L’Ue si prepara al peggio
E così, a due mesi dalla data-chiave, Bruxelles corre ai ripari e continua i preparativi per farsi trovare pronta nel caso in cui si verificasse quello che per tutti è «il peggior scenario». Ieri la Commissione ha adottato misure di emergenza su altri tre capitoli al fine di evitare lo «choc» dal 30 marzo: le borse di studio agli studenti Erasmus (non verranno chiuse improvvisamente), le pensioni dei cittadini europei che hanno lavorato nel Regno Unito (gli anni di lavoro Oltremanica verranno riconosciuti) e l’erogazione dei fondi europei per i programmi destinati ai cittadini britannici.

Il nodo dei fondi europei
Su questo punto però l’Ue ha posto una condizione ben chiara: l’esborso sarà garantito a patto che Londra continui a versare la sua quota al bilancio dell’Unione europea fino al termine del 2019. In caso di non accordo, Bruxelles darà tempo al governo britannico fino al 18 aprile: entro quella data dovrà decidere se continuare a pagare. In caso contrario, tutti i contratti in vigore per i vari progetti finanziati dalla Ue (per esempio quelli destinati all’agricoltura o alla ricerca) verranno di fatto congelati e resteranno senza soldi.

Il nodo del backstop
Il punto più critico di tutto l’accordo di divorzio è il «backstop» sul confine irlandese, la clausola di salvaguardia per evitare una frontiera rigida tra le due Irlande che di fatto prevede di inglobare l’Irlanda del Nord (parte del Regno Unito, dunque extra Ue) nel mercato unico e nell’unione doganale. Juncker ha detto no a un «backstop» temporaneo, «perché non sarebbe sicuro». Michel Barnier, capo-negoziatore Ue per la Brexit, ha ricordato che il «backstop» è una rete di salvataggio, una sorta di «assicurazione come quelle che abbiamo sulla nostra casa.

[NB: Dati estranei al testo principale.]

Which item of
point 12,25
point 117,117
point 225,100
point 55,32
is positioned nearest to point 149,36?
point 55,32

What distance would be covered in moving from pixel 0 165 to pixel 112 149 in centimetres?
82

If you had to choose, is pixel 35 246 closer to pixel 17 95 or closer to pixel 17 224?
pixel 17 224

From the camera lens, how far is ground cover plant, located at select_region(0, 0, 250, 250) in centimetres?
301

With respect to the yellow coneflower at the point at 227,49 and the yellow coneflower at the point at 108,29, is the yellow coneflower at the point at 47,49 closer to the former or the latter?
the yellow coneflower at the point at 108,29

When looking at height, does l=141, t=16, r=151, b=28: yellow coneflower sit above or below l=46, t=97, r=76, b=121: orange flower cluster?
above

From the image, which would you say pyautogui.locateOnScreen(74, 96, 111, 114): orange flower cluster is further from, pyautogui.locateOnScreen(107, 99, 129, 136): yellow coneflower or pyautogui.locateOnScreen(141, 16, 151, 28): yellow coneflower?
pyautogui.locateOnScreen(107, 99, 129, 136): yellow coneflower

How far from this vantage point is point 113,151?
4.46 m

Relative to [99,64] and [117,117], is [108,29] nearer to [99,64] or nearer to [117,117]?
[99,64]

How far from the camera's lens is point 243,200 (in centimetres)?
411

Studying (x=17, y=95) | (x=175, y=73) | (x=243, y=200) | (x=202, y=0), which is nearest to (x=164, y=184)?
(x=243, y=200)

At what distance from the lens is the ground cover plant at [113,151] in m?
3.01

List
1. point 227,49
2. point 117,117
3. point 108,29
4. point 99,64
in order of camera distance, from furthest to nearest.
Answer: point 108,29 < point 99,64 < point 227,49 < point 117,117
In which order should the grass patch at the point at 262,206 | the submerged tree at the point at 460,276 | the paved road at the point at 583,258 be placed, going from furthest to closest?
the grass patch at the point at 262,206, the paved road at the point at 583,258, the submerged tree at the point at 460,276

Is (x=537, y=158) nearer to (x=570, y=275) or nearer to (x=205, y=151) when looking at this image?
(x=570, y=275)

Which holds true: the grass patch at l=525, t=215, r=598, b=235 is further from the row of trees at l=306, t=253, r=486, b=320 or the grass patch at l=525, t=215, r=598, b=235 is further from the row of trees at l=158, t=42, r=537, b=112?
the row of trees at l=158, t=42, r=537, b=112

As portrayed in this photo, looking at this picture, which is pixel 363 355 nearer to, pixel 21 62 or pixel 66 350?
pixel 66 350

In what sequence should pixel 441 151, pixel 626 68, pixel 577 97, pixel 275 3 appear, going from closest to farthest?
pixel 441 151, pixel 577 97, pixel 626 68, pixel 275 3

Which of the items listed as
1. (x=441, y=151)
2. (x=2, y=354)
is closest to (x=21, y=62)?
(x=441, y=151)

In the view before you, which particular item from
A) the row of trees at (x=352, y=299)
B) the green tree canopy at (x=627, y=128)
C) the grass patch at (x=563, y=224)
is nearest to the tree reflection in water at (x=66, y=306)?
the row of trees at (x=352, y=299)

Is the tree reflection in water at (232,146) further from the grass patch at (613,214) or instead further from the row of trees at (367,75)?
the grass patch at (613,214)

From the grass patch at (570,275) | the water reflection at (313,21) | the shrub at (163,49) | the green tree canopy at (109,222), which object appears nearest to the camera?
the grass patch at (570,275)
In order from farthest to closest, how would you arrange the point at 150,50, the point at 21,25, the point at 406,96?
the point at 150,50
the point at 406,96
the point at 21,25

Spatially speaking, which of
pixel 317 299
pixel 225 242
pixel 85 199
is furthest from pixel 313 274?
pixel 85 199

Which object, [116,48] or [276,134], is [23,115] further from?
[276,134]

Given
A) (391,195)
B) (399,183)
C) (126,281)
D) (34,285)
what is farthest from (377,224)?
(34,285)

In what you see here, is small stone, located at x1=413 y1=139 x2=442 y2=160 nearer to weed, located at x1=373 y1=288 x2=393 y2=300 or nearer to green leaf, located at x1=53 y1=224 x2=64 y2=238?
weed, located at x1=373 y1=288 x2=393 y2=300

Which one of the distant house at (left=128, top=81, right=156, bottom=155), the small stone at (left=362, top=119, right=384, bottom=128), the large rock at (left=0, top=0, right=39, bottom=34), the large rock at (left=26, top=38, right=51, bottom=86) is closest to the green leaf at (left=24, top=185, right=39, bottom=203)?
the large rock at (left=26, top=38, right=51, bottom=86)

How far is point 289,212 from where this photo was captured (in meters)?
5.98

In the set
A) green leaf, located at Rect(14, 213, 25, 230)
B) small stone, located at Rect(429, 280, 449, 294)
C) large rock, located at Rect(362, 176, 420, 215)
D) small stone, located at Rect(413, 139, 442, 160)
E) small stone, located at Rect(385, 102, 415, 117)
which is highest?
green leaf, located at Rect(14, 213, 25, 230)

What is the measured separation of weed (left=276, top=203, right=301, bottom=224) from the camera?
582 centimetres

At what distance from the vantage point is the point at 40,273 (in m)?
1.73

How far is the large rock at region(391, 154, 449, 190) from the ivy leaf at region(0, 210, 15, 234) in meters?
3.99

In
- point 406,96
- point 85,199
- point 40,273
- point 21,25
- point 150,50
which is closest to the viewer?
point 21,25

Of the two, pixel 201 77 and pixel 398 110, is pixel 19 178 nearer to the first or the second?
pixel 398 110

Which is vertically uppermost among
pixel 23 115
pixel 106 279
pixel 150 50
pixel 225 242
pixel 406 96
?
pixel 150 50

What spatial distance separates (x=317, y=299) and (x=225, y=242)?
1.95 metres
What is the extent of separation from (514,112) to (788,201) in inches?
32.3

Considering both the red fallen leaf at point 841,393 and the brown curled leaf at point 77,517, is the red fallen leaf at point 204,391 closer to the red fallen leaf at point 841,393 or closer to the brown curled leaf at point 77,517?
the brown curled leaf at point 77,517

Tutti noi ci auguriamo di non utilizzarla mai, ma è bene averla per non farsi trovare impreparati». Barnier si è detto disposto a «discutere le disposizioni alternative, come auspicato da Londra, ma soltanto dopo la firma dell’accordo in cui c’è il backstop». Per il francese, Oltremanica dovrebbero «smetterla con questo scaricabarile». Perché, ha ricordato, «oggi Theresa May prende le distanze dall’accordo che lei stessa ha sottoscritto».
Juncker ha poi fatto un appello ai Ventisette: «Io resto ottimista, ma è fondamentale che l’Ue mantenga la calma e resti unita». Di certo, ha assicurato, «gli altri ventisei Paesi dell’Unione europea non lasceranno sola l’Irlanda. Perché la frontiera irlandese sarà la nuova frontiera europea».